Kölner Landgericht „Ich schäme mich für diesen Staat“ – Richter entschuldigt sich bei Angeklagtem

Köln · Beim Christopher Street Day 2016 in Köln soll ein 27-Jähriger Widerstand gegen Polizisten geleistet haben. Nach einem denkwürdigen Verfahren wollte sich der Richter beim Angeklagten entschuldigen und sagte: „Ich schäme mich für diesen Staat“.

 Der Eingang zum Kölner Landgericht. (Archiv)

Der Eingang zum Kölner Landgericht. (Archiv)

Foto: dpa/Marius Becker

Ein Aufsehen erregendes Verfahren ist am Freitag am Kölner Landgericht zu Ende gegangen: Angeklagt war der Mann wegen Widerstands gegen Vollstreckungsbeamte, falscher Verdächtigung und Beleidigung. Es ging um einen Vorfall nach dem Christopher Street Day am 3. Juli 2016 in Köln. Der Freispruch W.s aus dem vergangenen Mai wurde aufrechterhalten, die Berufung der Staatsanwaltschaft verworfen. Stattdessen machte der Vorsitzende Richter den beteiligten Polizisten schwere Vorwürfe.

Die Staatsanwaltschaft hatte W. vorgeworfen, sich am Nachmittag des 3. Juli 2016 im Toilettenvorraum eines Schnellrestaurants am Kölner Hauptbahnhof so aggressiv verhalten zu haben, dass er von Polizisten unter Anwendung eines Schlags ins Gesicht sowie Hand- und Fußfesseln in Gewahrsam genommen werden musste. Dabei habe er sich massiv gewehrt, die Polizisten getreten und beleidigt. W. wiederum bestritt alle Vorwürfe – und warf insbesondere zwei beteiligten Polizeibeamten Körperverletzung im Amt vor. Diese hätten ihn geschlagen, getreten und beleidigt. Gegen seinen Willen sei zudem im Gewahrsam eine Blutprobe genommen worden, schließlich sei er nachts beinahe unbekleidet aus dem Revier geworfen worden.
--------
ARBEITSAUFTRAG ▸ Schreibe aus dem Bericht über das Verfahren am Kölner Landgericht den Abschnitt von „Ein Aufsehen erregendes“ bis einschließlich „Polizisten schwere Vorwürfe.“ wortgetreu ab. Das anschließende Material steht für sich und gehört nicht zum Text.

Daten zur räumlichen Verortung ▸
--------
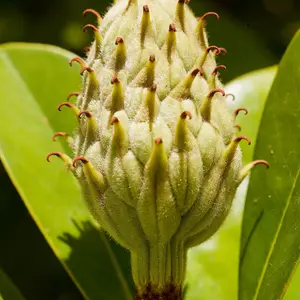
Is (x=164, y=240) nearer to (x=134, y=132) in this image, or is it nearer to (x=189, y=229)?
(x=189, y=229)

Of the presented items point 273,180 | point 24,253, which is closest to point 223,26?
point 24,253

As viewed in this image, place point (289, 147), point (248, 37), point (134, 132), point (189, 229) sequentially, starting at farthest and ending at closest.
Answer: point (248, 37) < point (289, 147) < point (189, 229) < point (134, 132)

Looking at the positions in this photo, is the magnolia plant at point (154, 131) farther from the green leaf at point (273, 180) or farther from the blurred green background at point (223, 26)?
the blurred green background at point (223, 26)

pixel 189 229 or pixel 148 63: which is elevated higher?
pixel 148 63

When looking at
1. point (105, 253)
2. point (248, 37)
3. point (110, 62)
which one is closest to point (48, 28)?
point (248, 37)

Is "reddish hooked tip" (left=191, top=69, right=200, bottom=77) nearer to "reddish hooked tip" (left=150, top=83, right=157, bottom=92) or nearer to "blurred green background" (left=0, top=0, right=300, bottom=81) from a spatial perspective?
"reddish hooked tip" (left=150, top=83, right=157, bottom=92)

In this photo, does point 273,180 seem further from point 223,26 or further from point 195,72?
point 223,26

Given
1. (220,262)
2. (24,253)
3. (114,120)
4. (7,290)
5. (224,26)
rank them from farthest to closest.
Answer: (224,26), (24,253), (220,262), (7,290), (114,120)

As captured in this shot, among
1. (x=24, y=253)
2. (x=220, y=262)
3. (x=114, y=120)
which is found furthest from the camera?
(x=24, y=253)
--------
LÖSUNG ▸
Ein Aufsehen erregendes Verfahren ist am Freitag am Kölner Landgericht zu Ende gegangen: Angeklagt war der Mann wegen Widerstands gegen Vollstreckungsbeamte, falscher Verdächtigung und Beleidigung. Es ging um einen Vorfall nach dem Christopher Street Day am 3. Juli 2016 in Köln. Der Freispruch W.s aus dem vergangenen Mai wurde aufrechterhalten, die Berufung der Staatsanwaltschaft verworfen. Stattdessen machte der Vorsitzende Richter den beteiligten Polizisten schwere Vorwürfe.